DOCUMENT PASSAGE:
────────────────────────────────────────
# First Indoor Grow



## grass hopper (May 14, 2013)

my tent is 96 by 54 by 76 in. high.( 3 ) 600w.hps.w/ veg bulbs in for 2 more weeks.5 gal. smart pots,3 fans,1 ex. and 2 oscillating for plants.too tired to go on.this is sooo much harder than my outdoor grows.i so hope it works ok..
 plants are 4 1/2 weeks old.mostly cheeses.some are for a bud,just got permit. tent not set up as yet.last year confidential cheese was a BIG hit.my best plant yet!!


----------



## grass hopper (May 14, 2013)

Pics didn't go thru, here they are


----------



## JustAnotherAntMarching (May 15, 2013)

Wow thats the craziest veg light ive ever seen...   Did ya make it??

Also may wanna consider smaller pots... Those pots are massive for those size plants... I dont see why 2-3 gallon would not fit your scenario perfectly + aloow for a few more plants in the tent...   It will def save ya $ on soil unless you plan on reusing it...?

The ladies look happy....   keep us posted...  :48:


----------



## 4u2sm0ke (May 15, 2013)

Nice start....mojo for a great grow


:48:


----------



## grass hopper (May 15, 2013)

JustAnotherAntMarching said:
			
		

> Wow thats the craziest veg light ive ever seen... Did ya make it??
> 
> Also may wanna consider smaller pots... Those pots are massive for those size plants... I dont see why 2-3 gallon would not fit your scenario perfectly + aloow for a few more plants in the tent... It will def save ya $ on soil unless you plan on reusing it...?
────────────────────────────────────────
WHAT YOU WILL DO:
Reproduce the forum thread above about a first indoor grow, word for word.

DATA UNDER STUDY:
────────────────────────────────────────
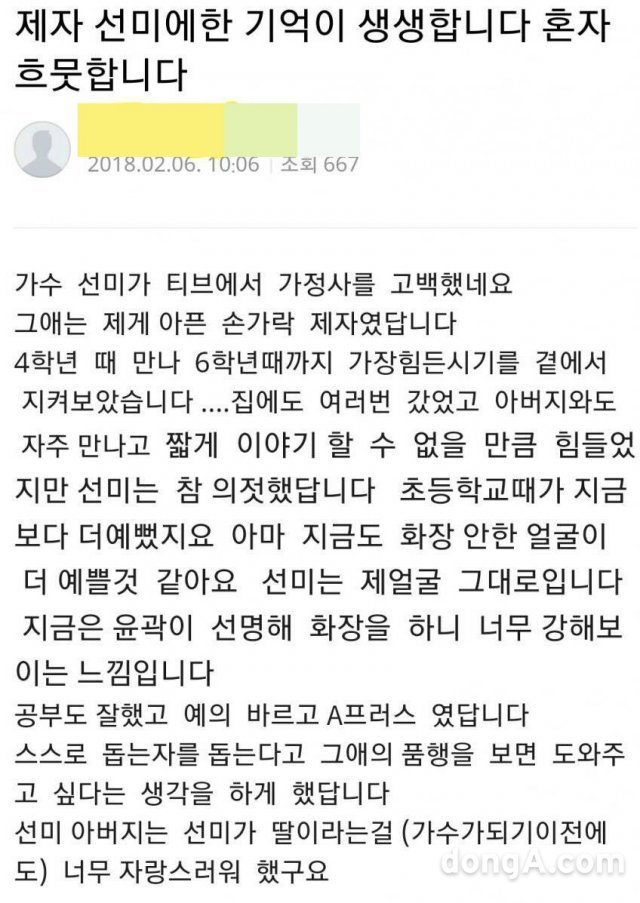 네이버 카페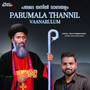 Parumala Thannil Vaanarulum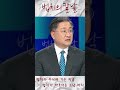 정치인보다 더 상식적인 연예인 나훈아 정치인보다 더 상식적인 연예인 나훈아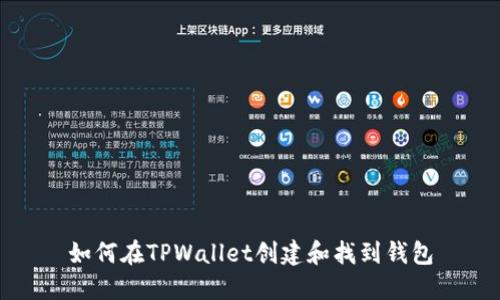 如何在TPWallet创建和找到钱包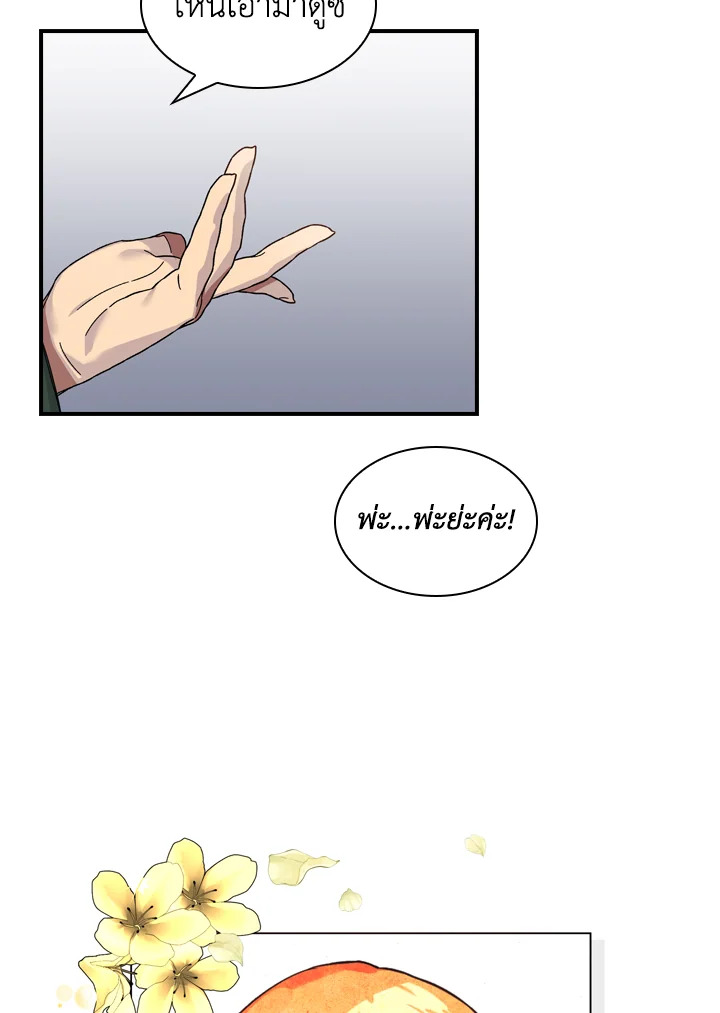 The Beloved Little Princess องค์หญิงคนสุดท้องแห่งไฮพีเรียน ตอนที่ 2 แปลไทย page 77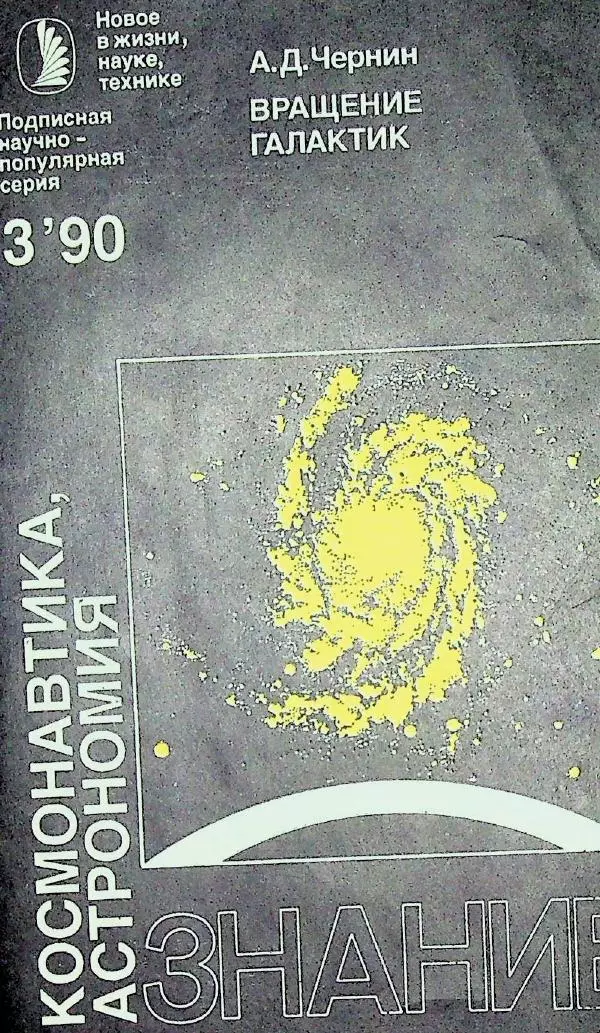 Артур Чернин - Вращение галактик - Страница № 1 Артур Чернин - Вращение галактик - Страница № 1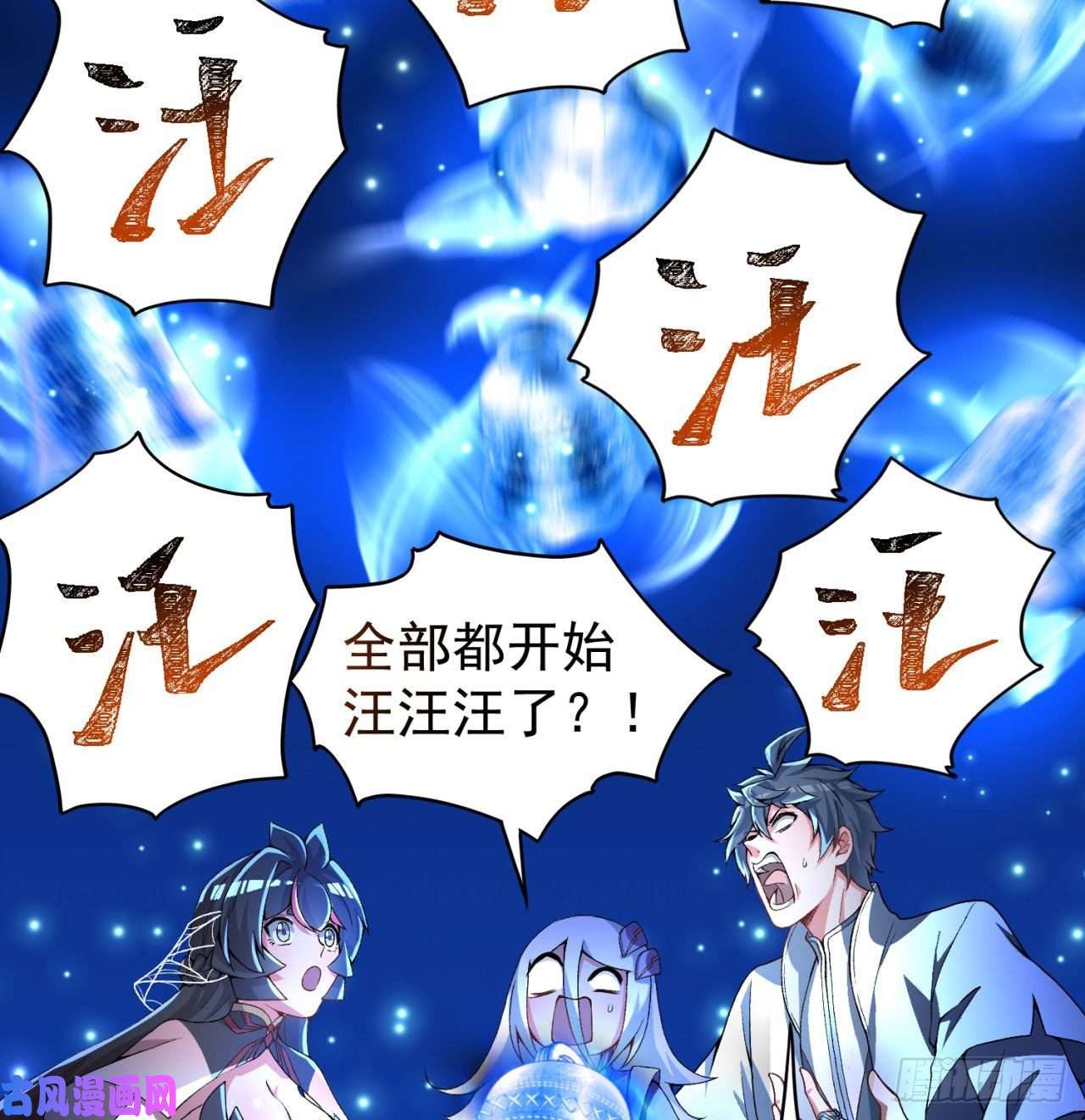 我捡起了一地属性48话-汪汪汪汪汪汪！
────────────────────────────────────────
EXERCISE ANSWER:
# First Indoor Grow



## grass hopper (May 14, 2013)

my tent is 96 by 54 by 76 in. high.( 3 ) 600w.hps.w/ veg bulbs in for 2 more weeks.5 gal. smart pots,3 fans,1 ex. and 2 oscillating for plants.too tired to go on.this is sooo much harder than my outdoor grows.i so hope it works ok..
 plants are 4 1/2 weeks old.mostly cheeses.some are for a bud,just got permit. tent not set up as yet.last year confidential cheese was a BIG hit.my best plant yet!!


----------



## grass hopper (May 14, 2013)

Pics didn't go thru, here they are


----------



## JustAnotherAntMarching (May 15, 2013)

Wow thats the craziest veg light ive ever seen...   Did ya make it??

Also may wanna consider smaller pots... Those pots are massive for those size plants... I dont see why 2-3 gallon would not fit your scenario perfectly + aloow for a few more plants in the tent...   It will def save ya $ on soil unless you plan on reusing it...?

The ladies look happy....   keep us posted...  :48:


----------



## 4u2sm0ke (May 15, 2013)

Nice start....mojo for a great grow


:48:


----------



## grass hopper (May 15, 2013)

JustAnotherAntMarching said:
			
		

> Wow thats the craziest veg light ive ever seen... Did ya make it??
> 
> Also may wanna consider smaller pots... Those pots are massive for those size plants... I dont see why 2-3 gallon would not fit your scenario perfectly + aloow for a few more plants in the tent... It will def save ya $ on soil unless you plan on reusing it...?